:: WHAT YOU NEED TO DO ::
The lines below starting at the line containing "genus: Rattus" and ending at the line containing "family: Phasianidae" are to be repeated exactly, with both ends kept and nothing else added.

:: EXERCISE MATERIAL ::
——

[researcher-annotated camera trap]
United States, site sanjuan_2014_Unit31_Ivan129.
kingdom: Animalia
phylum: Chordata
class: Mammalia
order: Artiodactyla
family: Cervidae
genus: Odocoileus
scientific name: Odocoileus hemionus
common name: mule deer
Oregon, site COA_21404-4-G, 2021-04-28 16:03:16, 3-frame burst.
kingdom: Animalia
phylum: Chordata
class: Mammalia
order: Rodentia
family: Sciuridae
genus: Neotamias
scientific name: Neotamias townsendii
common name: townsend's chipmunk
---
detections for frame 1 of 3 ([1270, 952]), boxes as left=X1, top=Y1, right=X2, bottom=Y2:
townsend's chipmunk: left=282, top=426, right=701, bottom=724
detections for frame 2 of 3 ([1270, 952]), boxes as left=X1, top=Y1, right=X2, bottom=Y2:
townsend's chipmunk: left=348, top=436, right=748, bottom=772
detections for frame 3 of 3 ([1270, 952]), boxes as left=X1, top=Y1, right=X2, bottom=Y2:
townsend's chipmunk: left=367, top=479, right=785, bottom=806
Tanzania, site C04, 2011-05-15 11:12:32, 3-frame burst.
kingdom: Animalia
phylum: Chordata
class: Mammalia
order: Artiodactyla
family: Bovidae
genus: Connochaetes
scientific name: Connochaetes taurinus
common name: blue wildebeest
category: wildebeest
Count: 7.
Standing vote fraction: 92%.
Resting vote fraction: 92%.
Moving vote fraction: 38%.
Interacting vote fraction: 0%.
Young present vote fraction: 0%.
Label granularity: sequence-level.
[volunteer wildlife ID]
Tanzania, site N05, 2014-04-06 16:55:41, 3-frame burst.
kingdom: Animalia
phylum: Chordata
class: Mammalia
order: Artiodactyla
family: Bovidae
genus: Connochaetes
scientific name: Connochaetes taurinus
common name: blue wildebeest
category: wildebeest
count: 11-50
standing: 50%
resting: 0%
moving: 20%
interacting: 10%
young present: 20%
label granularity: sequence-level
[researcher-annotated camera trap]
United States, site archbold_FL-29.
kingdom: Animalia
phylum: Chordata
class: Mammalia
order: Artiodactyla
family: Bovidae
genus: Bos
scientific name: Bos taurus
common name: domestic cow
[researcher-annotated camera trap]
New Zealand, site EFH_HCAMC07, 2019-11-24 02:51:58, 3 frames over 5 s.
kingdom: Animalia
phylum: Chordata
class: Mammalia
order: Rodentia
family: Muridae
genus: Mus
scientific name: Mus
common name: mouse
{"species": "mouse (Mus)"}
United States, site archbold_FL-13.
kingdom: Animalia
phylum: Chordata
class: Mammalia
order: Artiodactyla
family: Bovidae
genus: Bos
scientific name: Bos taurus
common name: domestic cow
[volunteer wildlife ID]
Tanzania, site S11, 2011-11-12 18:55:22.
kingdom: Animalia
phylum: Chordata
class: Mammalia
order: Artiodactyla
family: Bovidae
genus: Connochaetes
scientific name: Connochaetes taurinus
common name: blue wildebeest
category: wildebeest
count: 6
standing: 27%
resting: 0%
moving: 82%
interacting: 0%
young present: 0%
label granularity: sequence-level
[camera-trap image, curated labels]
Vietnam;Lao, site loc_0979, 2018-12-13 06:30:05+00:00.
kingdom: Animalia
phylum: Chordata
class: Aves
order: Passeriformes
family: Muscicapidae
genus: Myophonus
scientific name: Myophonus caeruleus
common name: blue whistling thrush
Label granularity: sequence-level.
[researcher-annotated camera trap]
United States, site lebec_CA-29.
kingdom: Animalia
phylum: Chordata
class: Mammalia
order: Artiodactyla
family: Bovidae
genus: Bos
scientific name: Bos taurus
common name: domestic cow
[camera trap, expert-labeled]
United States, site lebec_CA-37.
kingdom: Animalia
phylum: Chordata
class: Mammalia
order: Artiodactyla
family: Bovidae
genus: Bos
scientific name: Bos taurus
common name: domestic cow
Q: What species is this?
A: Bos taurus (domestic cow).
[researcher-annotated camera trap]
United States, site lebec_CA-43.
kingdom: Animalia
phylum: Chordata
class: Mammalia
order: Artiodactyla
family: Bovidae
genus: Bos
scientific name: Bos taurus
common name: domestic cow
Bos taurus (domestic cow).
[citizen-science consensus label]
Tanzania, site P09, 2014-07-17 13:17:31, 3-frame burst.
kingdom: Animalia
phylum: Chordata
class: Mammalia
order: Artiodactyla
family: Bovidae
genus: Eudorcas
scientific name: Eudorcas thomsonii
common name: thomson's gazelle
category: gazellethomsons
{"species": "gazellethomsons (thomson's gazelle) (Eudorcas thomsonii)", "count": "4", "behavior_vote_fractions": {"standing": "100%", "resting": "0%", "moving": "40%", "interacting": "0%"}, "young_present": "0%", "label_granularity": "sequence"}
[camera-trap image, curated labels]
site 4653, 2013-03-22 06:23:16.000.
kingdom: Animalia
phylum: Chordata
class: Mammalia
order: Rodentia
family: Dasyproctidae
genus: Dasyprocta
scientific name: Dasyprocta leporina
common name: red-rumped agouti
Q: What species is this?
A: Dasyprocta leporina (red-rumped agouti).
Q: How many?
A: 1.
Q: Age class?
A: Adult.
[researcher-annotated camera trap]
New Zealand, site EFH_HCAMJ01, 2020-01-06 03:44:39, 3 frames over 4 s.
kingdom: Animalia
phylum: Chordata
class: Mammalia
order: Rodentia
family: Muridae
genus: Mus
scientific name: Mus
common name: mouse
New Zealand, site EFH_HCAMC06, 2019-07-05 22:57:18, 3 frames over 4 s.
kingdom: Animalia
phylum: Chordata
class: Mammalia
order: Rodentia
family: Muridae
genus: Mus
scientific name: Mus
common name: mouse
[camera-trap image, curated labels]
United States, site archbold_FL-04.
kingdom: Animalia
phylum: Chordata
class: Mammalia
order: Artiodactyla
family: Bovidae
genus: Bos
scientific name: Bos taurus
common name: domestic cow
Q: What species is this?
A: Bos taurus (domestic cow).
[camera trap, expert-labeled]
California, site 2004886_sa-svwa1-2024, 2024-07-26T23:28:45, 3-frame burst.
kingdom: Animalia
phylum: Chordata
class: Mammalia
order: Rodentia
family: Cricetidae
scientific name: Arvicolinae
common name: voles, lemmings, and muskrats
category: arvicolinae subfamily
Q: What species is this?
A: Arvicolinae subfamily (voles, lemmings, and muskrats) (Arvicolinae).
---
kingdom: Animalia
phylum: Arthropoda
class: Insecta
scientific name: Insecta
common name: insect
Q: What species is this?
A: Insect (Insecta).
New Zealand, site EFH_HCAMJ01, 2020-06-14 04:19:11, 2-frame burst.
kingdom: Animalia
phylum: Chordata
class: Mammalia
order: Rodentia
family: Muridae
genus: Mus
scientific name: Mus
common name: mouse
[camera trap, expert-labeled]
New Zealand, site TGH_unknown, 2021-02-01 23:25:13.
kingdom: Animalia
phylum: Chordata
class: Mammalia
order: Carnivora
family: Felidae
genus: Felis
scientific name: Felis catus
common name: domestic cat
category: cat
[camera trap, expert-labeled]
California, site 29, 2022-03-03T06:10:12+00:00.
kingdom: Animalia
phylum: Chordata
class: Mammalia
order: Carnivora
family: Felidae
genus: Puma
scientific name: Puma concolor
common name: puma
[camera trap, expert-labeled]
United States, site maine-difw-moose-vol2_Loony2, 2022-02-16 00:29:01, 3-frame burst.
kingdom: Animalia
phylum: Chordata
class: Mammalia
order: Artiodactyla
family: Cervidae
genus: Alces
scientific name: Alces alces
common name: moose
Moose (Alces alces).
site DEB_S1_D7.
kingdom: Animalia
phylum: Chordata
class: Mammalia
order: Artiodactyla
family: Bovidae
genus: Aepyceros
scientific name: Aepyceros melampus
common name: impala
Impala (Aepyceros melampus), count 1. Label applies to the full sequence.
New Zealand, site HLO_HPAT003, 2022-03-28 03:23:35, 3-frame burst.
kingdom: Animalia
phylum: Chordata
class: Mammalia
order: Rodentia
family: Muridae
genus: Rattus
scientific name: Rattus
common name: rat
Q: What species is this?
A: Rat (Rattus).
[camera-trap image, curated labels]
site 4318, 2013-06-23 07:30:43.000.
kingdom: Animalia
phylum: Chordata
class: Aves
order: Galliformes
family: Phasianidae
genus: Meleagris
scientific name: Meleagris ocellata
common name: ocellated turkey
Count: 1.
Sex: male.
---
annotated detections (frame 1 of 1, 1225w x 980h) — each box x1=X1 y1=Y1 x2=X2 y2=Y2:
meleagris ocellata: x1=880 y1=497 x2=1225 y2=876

——

:: EXPECTED OUTPUT ::
genus: Rattus
scientific name: Rattus
common name: rat
Q: What species is this?
A: Rat (Rattus).
[camera-trap image, curated labels]
site 4318, 2013-06-23 07:30:43.000.
kingdom: Animalia
phylum: Chordata
class: Aves
order: Galliformes
family: Phasianidae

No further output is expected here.